PLANS to crackdown on anti-logging protesters appear to have been watered down by the state Liberal government.

Resources Minister Paul Harriss yesterday revealed on-the- spot fines for individuals that disrupt workplaces such as a logging coupe or timber mill, will be set at $2000.

In December, the Liberals announced first time offenders would be hit with up to $10,000 on- the-spot fines, which was repeated in its first 100 days scorecard released last week.

Mr Harriss said yesterday the fine can rise to between $5000 and $10,000 if an individual challenges the charge in court and is found guilty.

Repeat offenders will face a mandatory minimum three- month jail term with a maximum of two years jail.

Individuals and organisations will also face heavy fines for "inciting others to invade or hinder a business and for damaging a business premises".

The Workplaces (Protection from Protesters) Bill will be tabled and debated this week in Parliament.

Mr Harriss said the bill would not stop legal protest activity but was aimed at protesters who were trying to force their will onto others by stopping their work.

"They not only cost businesses and individuals by halting production, but also put at risk the safety of themselves and others," Mr Harriss said yesterday.

However, environmental groups have warned the hard line approach will not work.

"I think these sorts of measures taken by any government always have the reverse effect," Environment Tasmania spokesman Phill Pullinger said.

"It sells such a negative, divisive and reactionary message about what this government prioritises.
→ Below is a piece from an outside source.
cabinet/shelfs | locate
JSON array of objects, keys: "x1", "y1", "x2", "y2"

Instead of Tasmania being a place that celebrates World Heritage ... it wants to be a government that logs World Heritage, attacks natural values and it chucks in jail anyone that gets in their way.

"They're deliberately trying to create agro and conflict over nature because they think it's in their political benefit."

Last year, the Huon Valley Environment Centre led about 40 people into two Ta Ann timber mills and a logging coupe in the North-East.

Centre spokeswoman Jenny Weber said protesters were already adequately penalised under the existing system.